#### DIRECTIONS:
From the data below, return each line in which the string "callback" is found.

====== DATASET EXTRACT ======

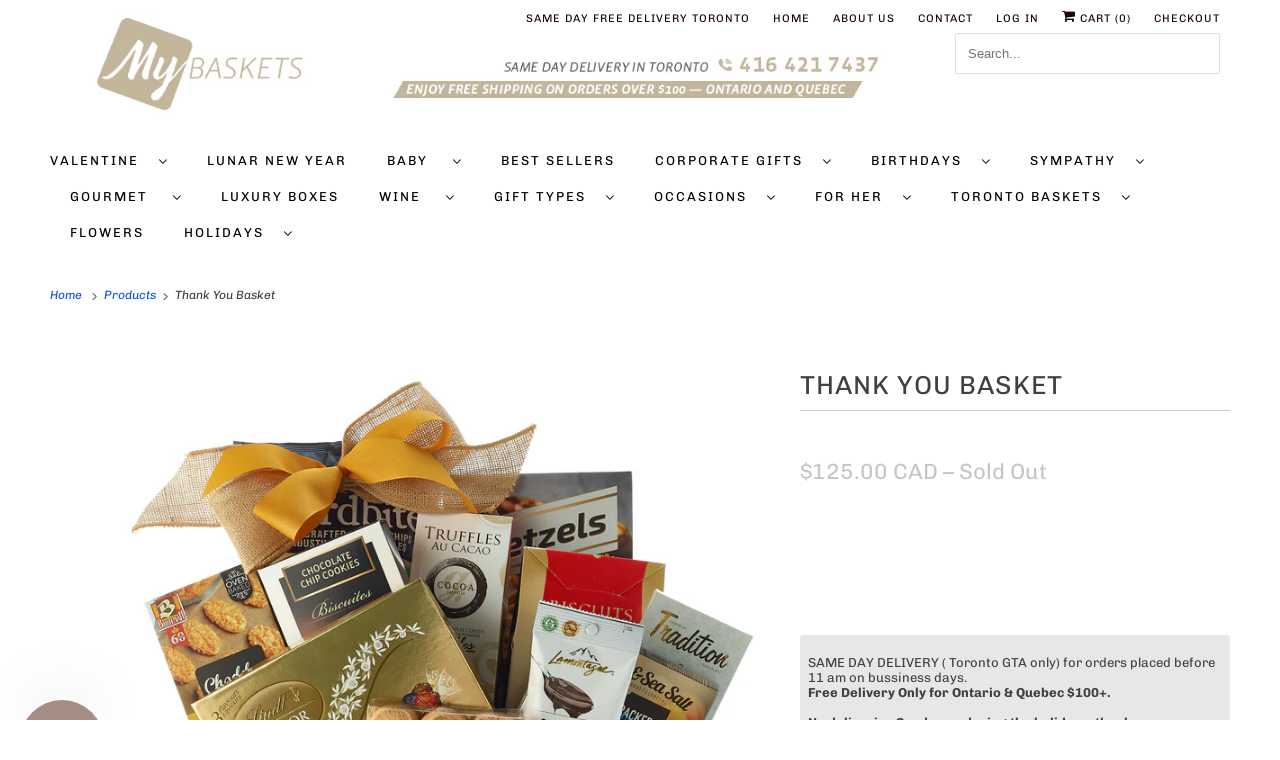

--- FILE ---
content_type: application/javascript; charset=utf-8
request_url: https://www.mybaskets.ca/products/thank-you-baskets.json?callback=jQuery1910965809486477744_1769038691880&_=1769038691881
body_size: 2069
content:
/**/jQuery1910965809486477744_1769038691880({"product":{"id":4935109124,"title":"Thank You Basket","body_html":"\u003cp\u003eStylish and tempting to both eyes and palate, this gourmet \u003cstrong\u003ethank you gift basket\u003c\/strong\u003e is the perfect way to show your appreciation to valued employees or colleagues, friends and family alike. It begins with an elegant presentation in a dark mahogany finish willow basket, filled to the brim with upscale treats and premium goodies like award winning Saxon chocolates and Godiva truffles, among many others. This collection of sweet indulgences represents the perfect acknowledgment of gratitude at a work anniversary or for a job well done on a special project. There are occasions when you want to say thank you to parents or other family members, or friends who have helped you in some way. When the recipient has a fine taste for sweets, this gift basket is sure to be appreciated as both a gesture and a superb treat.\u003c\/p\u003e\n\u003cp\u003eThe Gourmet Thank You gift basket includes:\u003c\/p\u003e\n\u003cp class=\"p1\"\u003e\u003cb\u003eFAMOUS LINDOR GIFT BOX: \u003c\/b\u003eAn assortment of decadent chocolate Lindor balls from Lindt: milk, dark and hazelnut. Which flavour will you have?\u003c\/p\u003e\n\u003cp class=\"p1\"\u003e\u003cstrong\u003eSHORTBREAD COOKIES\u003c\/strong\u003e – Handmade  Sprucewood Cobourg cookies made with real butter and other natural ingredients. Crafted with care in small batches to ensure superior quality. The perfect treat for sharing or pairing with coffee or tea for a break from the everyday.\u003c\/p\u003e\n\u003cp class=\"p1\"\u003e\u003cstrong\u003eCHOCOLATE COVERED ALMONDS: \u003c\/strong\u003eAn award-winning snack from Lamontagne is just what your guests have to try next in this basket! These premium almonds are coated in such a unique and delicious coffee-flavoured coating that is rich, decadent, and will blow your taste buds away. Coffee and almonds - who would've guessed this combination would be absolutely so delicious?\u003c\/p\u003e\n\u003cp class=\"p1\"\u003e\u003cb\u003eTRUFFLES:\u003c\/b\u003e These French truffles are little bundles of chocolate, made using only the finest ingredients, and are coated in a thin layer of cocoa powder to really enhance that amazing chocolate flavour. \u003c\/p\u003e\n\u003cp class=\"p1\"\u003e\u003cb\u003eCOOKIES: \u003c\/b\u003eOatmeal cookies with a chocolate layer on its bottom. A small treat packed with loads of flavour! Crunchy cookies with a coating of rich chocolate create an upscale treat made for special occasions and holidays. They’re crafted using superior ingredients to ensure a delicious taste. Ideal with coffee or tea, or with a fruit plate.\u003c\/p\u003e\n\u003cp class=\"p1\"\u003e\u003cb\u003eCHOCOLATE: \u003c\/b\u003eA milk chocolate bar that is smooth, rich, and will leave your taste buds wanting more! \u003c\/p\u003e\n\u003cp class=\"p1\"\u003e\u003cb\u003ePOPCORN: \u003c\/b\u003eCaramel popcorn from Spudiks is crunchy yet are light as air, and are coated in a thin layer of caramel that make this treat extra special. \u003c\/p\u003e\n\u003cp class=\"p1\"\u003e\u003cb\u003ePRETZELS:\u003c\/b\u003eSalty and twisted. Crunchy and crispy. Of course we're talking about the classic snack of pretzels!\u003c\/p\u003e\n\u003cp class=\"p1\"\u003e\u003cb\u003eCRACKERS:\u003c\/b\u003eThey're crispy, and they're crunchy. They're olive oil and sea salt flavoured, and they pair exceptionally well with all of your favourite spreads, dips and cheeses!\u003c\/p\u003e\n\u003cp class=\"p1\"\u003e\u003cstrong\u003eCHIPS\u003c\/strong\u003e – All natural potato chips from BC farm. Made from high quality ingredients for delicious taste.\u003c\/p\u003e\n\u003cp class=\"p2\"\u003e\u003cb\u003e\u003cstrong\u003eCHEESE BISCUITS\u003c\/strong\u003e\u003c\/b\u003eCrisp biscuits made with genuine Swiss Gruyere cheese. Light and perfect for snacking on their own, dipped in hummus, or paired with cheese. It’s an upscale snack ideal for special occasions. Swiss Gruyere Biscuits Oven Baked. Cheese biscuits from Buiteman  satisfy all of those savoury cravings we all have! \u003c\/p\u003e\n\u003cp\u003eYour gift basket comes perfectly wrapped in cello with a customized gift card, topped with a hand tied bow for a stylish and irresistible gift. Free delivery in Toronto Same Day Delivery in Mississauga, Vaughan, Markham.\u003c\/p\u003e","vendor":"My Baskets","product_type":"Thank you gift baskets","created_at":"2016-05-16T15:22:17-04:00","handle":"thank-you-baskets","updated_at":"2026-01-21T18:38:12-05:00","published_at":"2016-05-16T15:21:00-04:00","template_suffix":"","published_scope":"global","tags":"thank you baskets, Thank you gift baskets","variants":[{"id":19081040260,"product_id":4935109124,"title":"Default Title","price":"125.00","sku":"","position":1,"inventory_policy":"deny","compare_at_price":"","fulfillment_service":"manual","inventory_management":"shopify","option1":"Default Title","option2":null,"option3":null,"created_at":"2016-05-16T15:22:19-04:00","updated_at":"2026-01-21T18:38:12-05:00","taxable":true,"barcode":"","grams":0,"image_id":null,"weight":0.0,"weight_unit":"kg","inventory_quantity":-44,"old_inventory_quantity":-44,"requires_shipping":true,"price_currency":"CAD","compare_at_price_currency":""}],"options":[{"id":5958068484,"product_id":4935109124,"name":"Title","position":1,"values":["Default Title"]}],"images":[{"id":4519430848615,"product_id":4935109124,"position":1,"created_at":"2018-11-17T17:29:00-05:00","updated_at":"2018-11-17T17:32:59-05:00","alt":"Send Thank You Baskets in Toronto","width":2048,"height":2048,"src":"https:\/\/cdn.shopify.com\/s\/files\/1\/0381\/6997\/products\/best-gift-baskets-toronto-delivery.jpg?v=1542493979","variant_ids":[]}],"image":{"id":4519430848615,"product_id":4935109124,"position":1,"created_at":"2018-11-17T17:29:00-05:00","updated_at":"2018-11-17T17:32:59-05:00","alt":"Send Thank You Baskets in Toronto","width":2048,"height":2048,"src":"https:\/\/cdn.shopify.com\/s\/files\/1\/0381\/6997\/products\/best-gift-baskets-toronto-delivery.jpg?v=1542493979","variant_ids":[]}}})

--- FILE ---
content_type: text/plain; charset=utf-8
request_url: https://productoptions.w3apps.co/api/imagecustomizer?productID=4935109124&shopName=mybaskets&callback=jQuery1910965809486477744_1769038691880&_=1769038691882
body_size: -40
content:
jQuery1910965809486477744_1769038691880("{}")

======

#### TASK OUTPUT:
request_url: https://www.mybaskets.ca/products/thank-you-baskets.json?callback=jQuery1910965809486477744_1769038691880&_=1769038691881
request_url: https://productoptions.w3apps.co/api/imagecustomizer?productID=4935109124&shopName=mybaskets&callback=jQuery1910965809486477744_1769038691880&_=1769038691882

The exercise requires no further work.